**WRITTEN EXERCISE:** Reproduce the passage below on the attorneys' fee ruling word for word, starting at "The court's sanctioning" and ending at "(8th Cir. 2019).".

**SELECTED TEXT:**
-- -- --
The court's sanctioning of SLF and Sanford arises from SLF's representation of plaintiffs in an FLSA action against Welspun Pipes, Inc., Welspun Tubular, LLC, and Welspun USA, Inc. (collectively, "Welspun").3 The parties negotiated [*2] a settlement and sought the district court's approval. The settlement awarded $211,666.36 to one opt-in class, awarded $57,673.24 to another opt-in class, and set SLF's attorneys' fees and costs at $96,000. The district court denied the parties' joint motion to approve the settlement because the parties failed to negotiate the plaintiffs' wage claim separately from the award of attorneys' fees, as required by Barbee v. Big River Steel, LLC, 927 F.3d 1024, 1027 (8th Cir. 2019).
The parties then negotiated and sought approval for a new settlement that included amounts only for the wage claim, not an award of attorneys' fees. The district court approved the settlement. The plaintiffs thereafter moved for an award of attorneys' fees, requesting that SLF be awarded $96,000. The district court granted the motion for attorneys' fees; however, it awarded only $1.00 because of SLF's billing practices. The district court was "troubl[ed] . . . that SLF continue[d] the practice[s] after repeatedly being called out for [them]" and determined that the court "must be an auditor because SLF ignore[d] the warnings that ha[d] been given repeatedly." Vines v. Welspun Pipes, Inc., No. 4:18-cv-00509-BRW, 2020 WL 3062384, at *4 (E.D. Ark. June 9, 2020), vacated and remanded, 9 F.4th 849 (8th Cir. 2021). The court cited a plethora of cases criticizing SLF for overstaffing cases, micro-managing associates, [*3] billing to read a motion filed by co-counsel, seeking reimbursement at lawyers' rates for secretarial work, and spending too many hours reviewing consent forms. Id. at *4-7.4 The court also criticized SLF for double billing,5 unclear billing, holding unnecessary telephone conferences with clients, overbilling on a straightforward case, seeking reimbursement for its continued litigation of its disagreement with the district court's prior finding, failing to conduct a self-audit, and rejecting a substantial settlement offer. Id. at *7-8. And the court determined that SLF "attempted [to] extort[] . . . $96,000 in unearned fees by negotiating contrary to Barbee." Id. at *10.
-- -- --
**GIVEN RECORDS:**
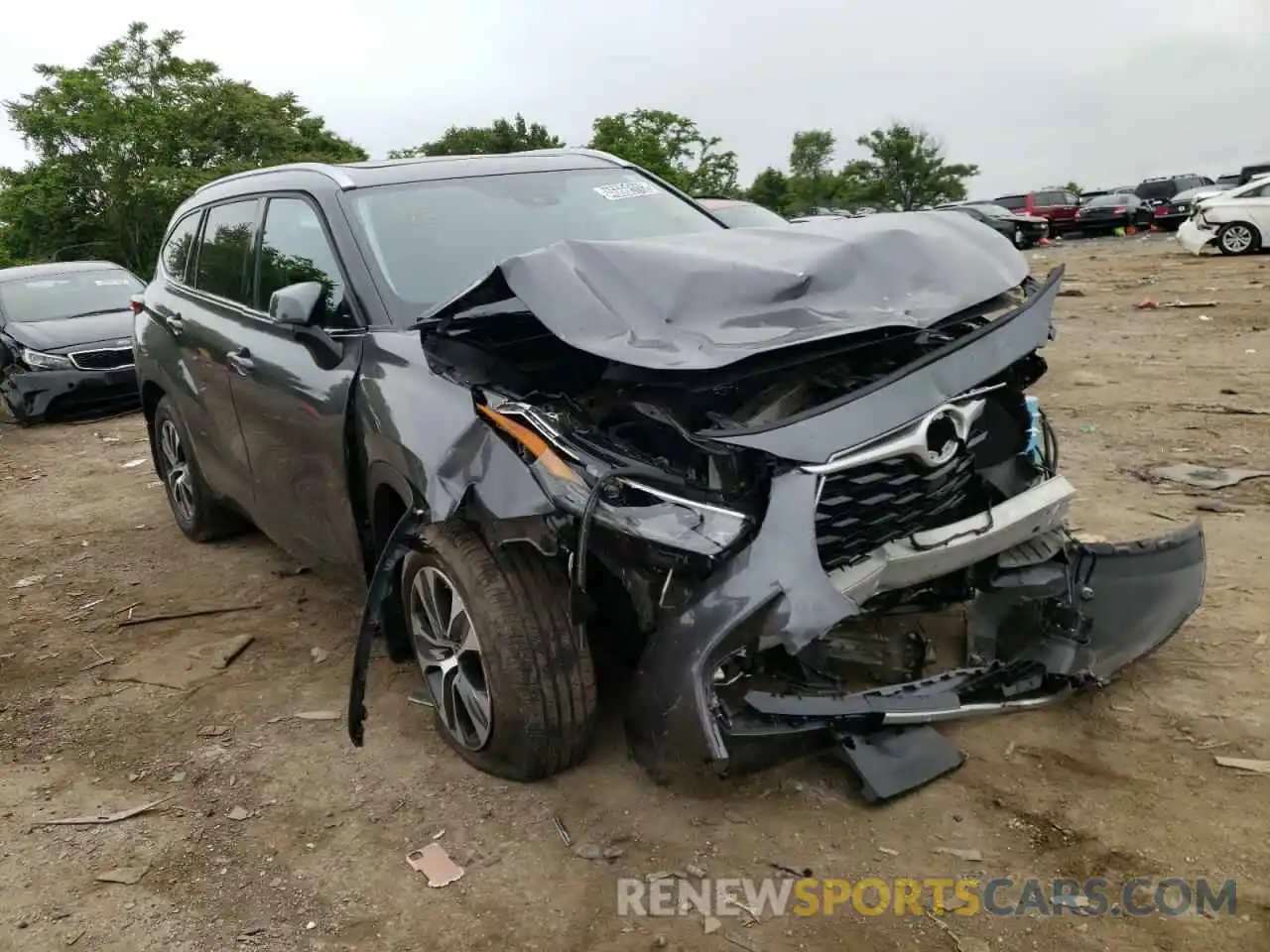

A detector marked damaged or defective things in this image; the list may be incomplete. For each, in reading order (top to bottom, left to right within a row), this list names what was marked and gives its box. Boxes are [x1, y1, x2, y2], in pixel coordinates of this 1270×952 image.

damaged headlight [18, 345, 73, 369]
crumpled hood [0, 313, 134, 357]
damaged front bumper [0, 365, 140, 424]
crumpled hood [421, 212, 1024, 373]
damaged headlight [476, 403, 754, 559]
wrecked toyota highlander [134, 149, 1206, 793]
cracked grille [814, 434, 984, 567]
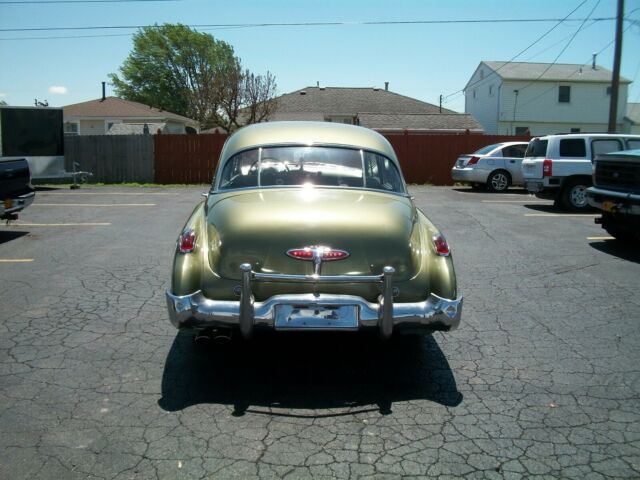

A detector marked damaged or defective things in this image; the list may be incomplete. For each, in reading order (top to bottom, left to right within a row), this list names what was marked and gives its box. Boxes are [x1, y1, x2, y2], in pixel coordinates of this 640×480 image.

cracked asphalt [1, 186, 640, 478]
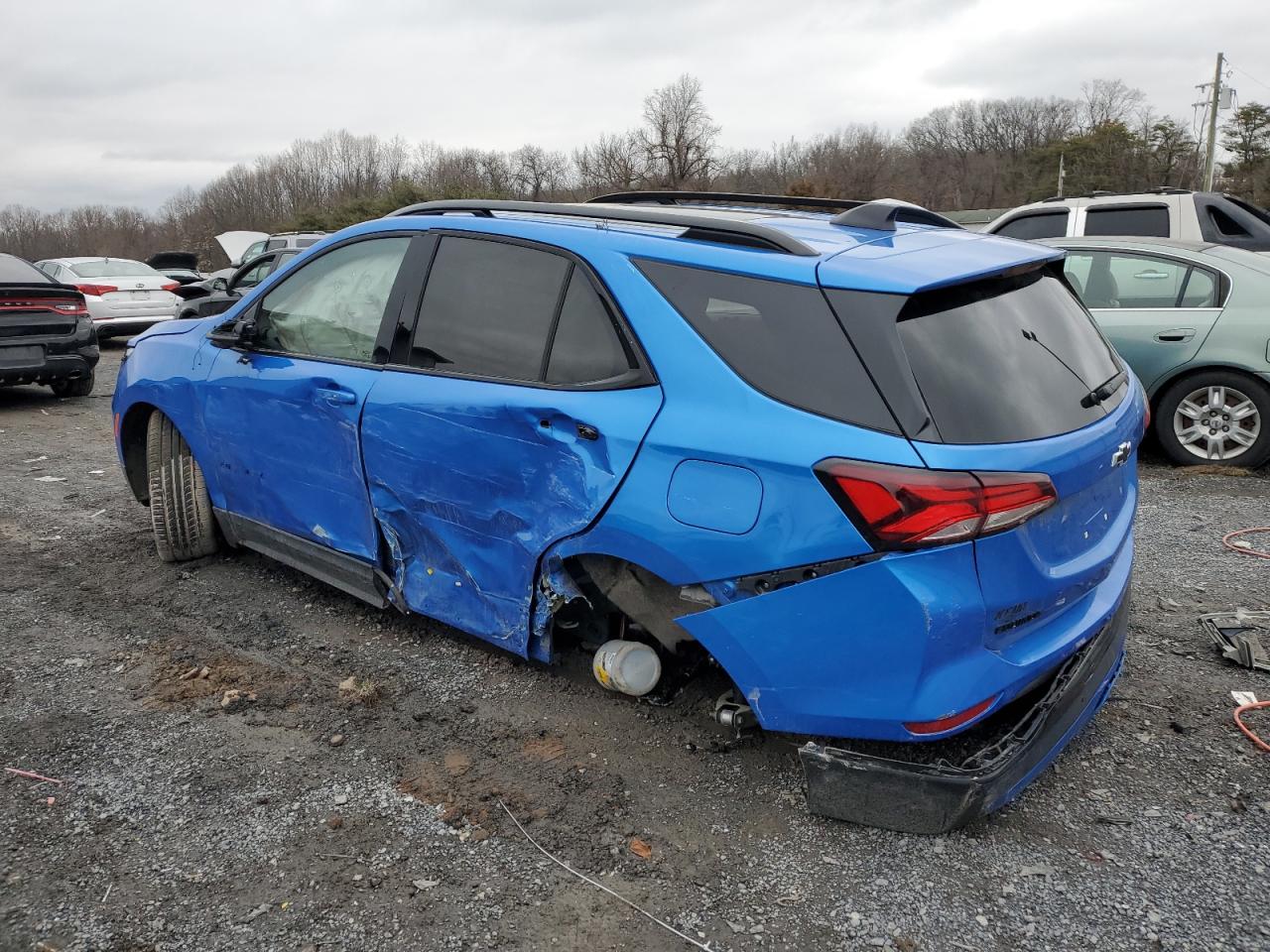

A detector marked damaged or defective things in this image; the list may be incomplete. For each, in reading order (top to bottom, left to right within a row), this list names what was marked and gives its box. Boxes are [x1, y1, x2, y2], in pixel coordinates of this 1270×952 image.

broken taillight [818, 460, 1056, 551]
detached rear bumper [798, 595, 1127, 833]
detached bumper piece [798, 603, 1127, 833]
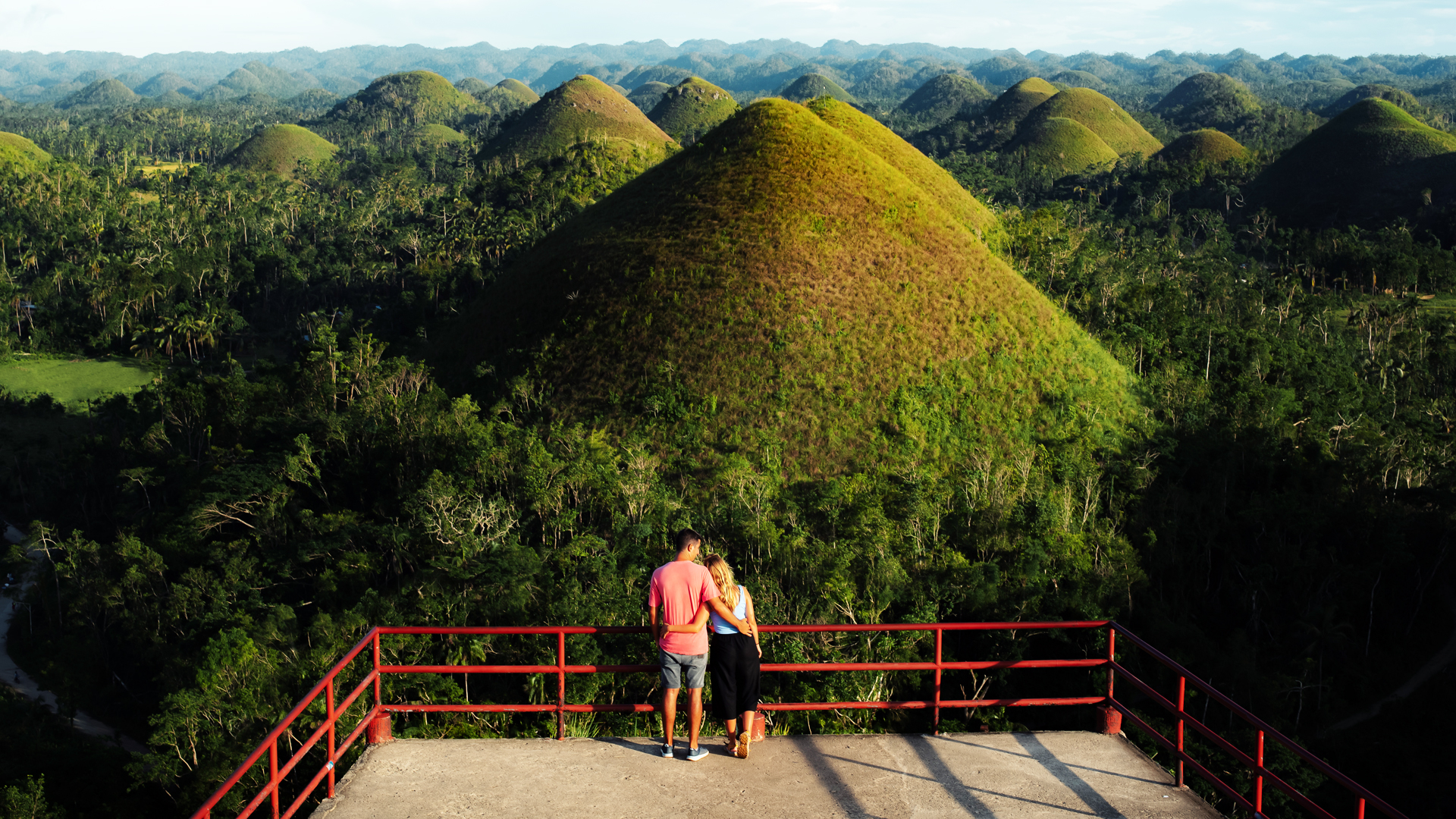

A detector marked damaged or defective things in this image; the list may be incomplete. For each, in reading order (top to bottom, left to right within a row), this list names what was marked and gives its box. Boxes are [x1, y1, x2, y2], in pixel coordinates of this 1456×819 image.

cracked concrete surface [309, 728, 1217, 810]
-- -- --
**TASK RESPONSE:**
The court's sanctioning of SLF and Sanford arises from SLF's representation of plaintiffs in an FLSA action against Welspun Pipes, Inc., Welspun Tubular, LLC, and Welspun USA, Inc. (collectively, "Welspun").3 The parties negotiated [*2] a settlement and sought the district court's approval. The settlement awarded $211,666.36 to one opt-in class, awarded $57,673.24 to another opt-in class, and set SLF's attorneys' fees and costs at $96,000. The district court denied the parties' joint motion to approve the settlement because the parties failed to negotiate the plaintiffs' wage claim separately from the award of attorneys' fees, as required by Barbee v. Big River Steel, LLC, 927 F.3d 1024, 1027 (8th Cir. 2019).